Posted By Lyndsey Kleven, Communications Coordinator,
Tuesday, January 6, 2015
Updated: Wednesday, January 7, 2015
Extracting oil and gas safely and responsibly has left Eastern Ohio with the great fortune of employment opportunities. This is largely in thanks to the huge deposits of shale rock formation that sit beneath much of the eastern half of the state. The shale gas industry is creating new jobs and helping to restore economic prosperity to much of Eastern Ohio. This has not always been the case, look back a few years and many of these areas were struggling.
Spanning some of the highest unemployment rates in 2011, Ohio saw an annual average unemployment rate of 9.2 percent (not seasonally adjusted)—ranking it in the lower third of highest unemployment rates in the United States. Many Eastern Ohio areas saw unemployment rates in double digits, well above the state average. The shale revolution started to take off around this time and the level of unemployment in Ohio’s struggling Eastern region started to shrink, significantly.
Look ahead to November 2014, and Ohio’s unemployment rate fell below 5 percent. The state, as a whole, is on an economic upswing, seeing the lowest rates in 13 years. It is expected to see improvement in all areas, but some of the areas with the highest unemployment have managed to bounce back, exceedingly well. With the shale revolution and oil and gas jobs becoming available, the Eastern Ohio counties hit hardest by unemployment have surpassed the Ohio average unemployment rate (data from Ohio Department of Jobs and Family Services, Labor Market Information).
Eastern Ohio unemployment percentage rates, June 2011 compared to November 2014:
The US Department of Labor provides statistics of unemployment from June 2011 to November 2014 by metropolitan area; also reflecting Ohio areas with oil and gas activity seeing significant decreases in unemployment. For example, Canton-Massillon was at a 10 percent unemployment rate (above the state average 9.2 percent) and dropped by 5.5 percent in 2014. Another region impacted by shale development, Youngstown-Warren-Boardman area; saw a 9.7 percent unemployment rate in 2011, which dropped by 4.7 percent in 2014, below the state average.
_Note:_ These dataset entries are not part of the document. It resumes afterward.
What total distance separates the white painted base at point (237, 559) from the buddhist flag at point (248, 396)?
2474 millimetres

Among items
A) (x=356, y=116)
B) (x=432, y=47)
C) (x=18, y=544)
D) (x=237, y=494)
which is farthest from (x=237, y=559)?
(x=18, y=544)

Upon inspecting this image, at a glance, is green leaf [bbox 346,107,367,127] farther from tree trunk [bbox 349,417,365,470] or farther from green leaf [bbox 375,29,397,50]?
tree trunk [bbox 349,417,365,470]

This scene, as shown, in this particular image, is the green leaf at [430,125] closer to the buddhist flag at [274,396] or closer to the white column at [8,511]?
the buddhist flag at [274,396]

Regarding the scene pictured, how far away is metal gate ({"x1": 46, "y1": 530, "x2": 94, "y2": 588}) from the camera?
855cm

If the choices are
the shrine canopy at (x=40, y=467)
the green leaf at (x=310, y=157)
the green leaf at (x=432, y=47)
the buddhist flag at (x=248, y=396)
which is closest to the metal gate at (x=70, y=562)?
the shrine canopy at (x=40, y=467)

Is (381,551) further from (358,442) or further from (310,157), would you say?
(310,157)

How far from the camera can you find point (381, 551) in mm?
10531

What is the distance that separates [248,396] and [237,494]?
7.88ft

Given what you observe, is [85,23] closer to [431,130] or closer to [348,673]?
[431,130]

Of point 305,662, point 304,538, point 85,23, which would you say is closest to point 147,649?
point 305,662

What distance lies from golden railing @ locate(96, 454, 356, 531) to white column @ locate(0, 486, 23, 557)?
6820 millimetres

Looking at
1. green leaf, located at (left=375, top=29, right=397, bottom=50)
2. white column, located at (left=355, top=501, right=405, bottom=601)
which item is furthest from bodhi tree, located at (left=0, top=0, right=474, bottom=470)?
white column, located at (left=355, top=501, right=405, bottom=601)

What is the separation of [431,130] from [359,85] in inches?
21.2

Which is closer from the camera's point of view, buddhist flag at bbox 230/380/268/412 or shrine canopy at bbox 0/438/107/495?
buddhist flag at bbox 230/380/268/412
Aaron Dodds, Economic Development Director of Carroll County said in the Youngstown Business Journal, “The impact over the last three years is clearly transformative. Farmers who once struggled have now paid off their debts, preventing foreclosures or sales of their assets. Cash flows at a rate never before experienced in the history of the county. Equipment dealerships, restaurants, service businesses flourish; manufacturers have moved into the area; and new construction is visible along the major business corridor in Carrollton. People are starting to spend money, no longer waiting for a knock on the door with someone saying they want their check back.”
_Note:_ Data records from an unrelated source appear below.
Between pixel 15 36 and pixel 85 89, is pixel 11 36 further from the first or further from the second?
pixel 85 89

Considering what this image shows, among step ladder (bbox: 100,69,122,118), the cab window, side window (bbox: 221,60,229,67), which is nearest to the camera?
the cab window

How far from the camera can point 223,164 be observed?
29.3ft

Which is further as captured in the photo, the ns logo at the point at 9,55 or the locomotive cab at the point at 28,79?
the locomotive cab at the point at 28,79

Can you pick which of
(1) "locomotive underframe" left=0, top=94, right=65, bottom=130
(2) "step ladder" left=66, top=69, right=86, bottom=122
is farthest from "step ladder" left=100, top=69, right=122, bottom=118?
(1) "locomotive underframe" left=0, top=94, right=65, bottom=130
As we ended 2014, Ohio doubled the number of horizontal shale wells in the state over the course of the year—with 650 shale wells in 2013, reaching 1,300 wells to end 2014, concentrated in the eastern part of the state. As the industry is starting to mature in Ohio, 2015 is expected to bring an investment in processing facilities and pipelines to create a more efficient means of transporting Ohio’s resource. Ohio manufacturing and shale-drilling jobs will continue to increase in 2015, as constructing this infrastructure will surely secure jobs for many years to come.